Dopo Forlì e Cesena, la classe 1987 ha spiccato il volo verso Urbino:I primi due anni li ho fatto da secondo libero. A Forlì per un infortunio della titolare ho giocato tanto, a Cesena avevo Manuela Benelli come allenatrice e mi faceva giocare molto aveva grande fiducia. Poi Urbino ha voluto puntare su di me. Un anno stupendo. Eravamo un gruppo giovanissimo ed alle prime armi. Avevamo un entusiasmo clamoroso e siamo arrivate quarte nonostante dovessimo salvarci. Avevamo una carica e una spensieratezza che poi, quando hai più pressione, perdi un po’”.

Da Urbino a Busto Arsizio il punto più alto della sua carriera:Non mi aspettavo di fare così bene dopo i 2 anni ad Urbino dove avevo già vinto la CEV. A Busto il livello era ancor più alto e vinciamo Coppa Italia, Supercoppa e CEV, quindi il secondo anno anche lo Scudetto. Un’annata perfetta con una sola sconfitta. La finale l’abbiamo vinta poi 3-2 con il punteggio di 15-13 nel set decisivo. Davvero qualcosa di impareggiabile”.

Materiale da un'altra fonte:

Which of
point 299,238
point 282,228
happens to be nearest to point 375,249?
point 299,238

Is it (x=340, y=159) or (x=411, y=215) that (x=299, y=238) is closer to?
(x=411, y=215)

In questo momento è arrivata anche la Nazionale: Sono stata chiamata dopo Urbino ancora giovanissima la classica convocazione allargata. Poi tutti i liberi davanti a me si infortunavano per cui ho anche giocato. La prima convocazione? L’ho rimossa sinceramente ma ricordo poi il ritiro. C’erano tutte le più grandi e andare in mezzo a loro è stata un’emozione grandissima. Un livello altissimo con Cardullo libero titolare che provavo a studiare in ogni dettaglio fuori e dentro il campo. Lei era un talento incredibile. Poteva non toccare un pallone per settimane e invece entrava in campo e non sbagliava niente. Era una lavoratrice pazzesca. Il suo esempio l’ho portato fino all’ultimo allenamento di marzo. Ho sempre voluto rimanere e fare qualcosa in più ogni giorno”.

Uno sport che è cambiato molto dal suo esordio ad oggi:Ora il fisico e la potenza contano di più rispetto a quando ho iniziato io anche se penso che la pallavolo al femminile non dipenda da queste cose, dopotutto anche chi non è altissima può avere un ruolo importante”.

Come detto, quindi, ora è arrivata la decisione del ritiro:Direi che il motivo principale è stato mio figlio. Ho giocato nei primi due anni della sua vita ora che ne ha compiuti 4 ha iniziato a farmi tante domande ed a chiedermi perchè partivo. Novara è forte, giochi tanto, vai avanti anche in Champions League ed a casa rimani poco. Allora ho deciso di fermarmi. Il mio amore per la pallavolo non è finito e non finirà. Allenatrice? Non lo so sinceramente anche perchè ho poca pazienza – sorride – ma, nel caso, vorrei lavorare con i giovani. Penso che abbiano molto bisogno di persone esperte che gli insegnano a non mollare. Non ho ancora idee precise sul da farsi ma, sicuramente, dovrà combaciarsi con l’essere mamma”.